» **TO DO**: Reproduce the items below verbatim, from the line containing "How far do (392,271)" up to and including the last line of the items.

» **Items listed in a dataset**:
━━━━━━━━━━

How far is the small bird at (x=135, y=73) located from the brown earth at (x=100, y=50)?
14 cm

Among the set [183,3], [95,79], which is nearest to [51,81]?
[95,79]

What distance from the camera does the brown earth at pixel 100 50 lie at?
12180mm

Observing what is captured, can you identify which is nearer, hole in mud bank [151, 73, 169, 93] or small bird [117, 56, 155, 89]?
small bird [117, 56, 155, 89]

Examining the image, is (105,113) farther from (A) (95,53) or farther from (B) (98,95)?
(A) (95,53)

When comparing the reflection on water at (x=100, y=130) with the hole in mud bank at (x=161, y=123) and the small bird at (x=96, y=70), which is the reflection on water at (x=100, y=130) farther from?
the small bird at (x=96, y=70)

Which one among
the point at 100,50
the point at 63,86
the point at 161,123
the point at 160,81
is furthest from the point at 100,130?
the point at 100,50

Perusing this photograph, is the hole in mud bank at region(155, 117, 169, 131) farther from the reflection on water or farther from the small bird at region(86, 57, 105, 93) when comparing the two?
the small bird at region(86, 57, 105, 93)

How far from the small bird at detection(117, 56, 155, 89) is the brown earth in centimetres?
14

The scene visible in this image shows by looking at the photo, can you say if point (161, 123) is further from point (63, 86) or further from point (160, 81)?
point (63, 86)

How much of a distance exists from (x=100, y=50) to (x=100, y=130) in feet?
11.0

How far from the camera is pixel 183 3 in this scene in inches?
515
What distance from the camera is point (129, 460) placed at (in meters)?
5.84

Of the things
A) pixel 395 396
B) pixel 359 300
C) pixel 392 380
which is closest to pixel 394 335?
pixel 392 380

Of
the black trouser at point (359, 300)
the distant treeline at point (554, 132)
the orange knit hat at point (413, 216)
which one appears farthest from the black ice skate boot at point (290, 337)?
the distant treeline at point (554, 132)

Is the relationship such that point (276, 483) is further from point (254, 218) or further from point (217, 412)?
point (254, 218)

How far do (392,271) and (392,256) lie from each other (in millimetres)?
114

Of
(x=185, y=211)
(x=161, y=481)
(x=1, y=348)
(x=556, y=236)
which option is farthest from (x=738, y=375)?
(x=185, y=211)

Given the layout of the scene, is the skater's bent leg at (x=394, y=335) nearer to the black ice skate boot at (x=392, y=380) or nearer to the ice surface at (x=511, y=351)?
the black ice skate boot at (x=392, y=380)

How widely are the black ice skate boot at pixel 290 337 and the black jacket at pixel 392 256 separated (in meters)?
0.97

━━━━━━━━━━

» **EXERCISE RESULT**:
How far do (392,271) and (392,256) lie from each other (in millimetres)?
114

Of
(x=185, y=211)
(x=161, y=481)
(x=1, y=348)
(x=556, y=236)
which option is farthest from (x=738, y=375)?
(x=185, y=211)

Given the layout of the scene, is the skater's bent leg at (x=394, y=335) nearer to the black ice skate boot at (x=392, y=380) or nearer to the ice surface at (x=511, y=351)?
the black ice skate boot at (x=392, y=380)

How widely are the black ice skate boot at pixel 290 337 and the black jacket at pixel 392 256 separated (in meters)?
0.97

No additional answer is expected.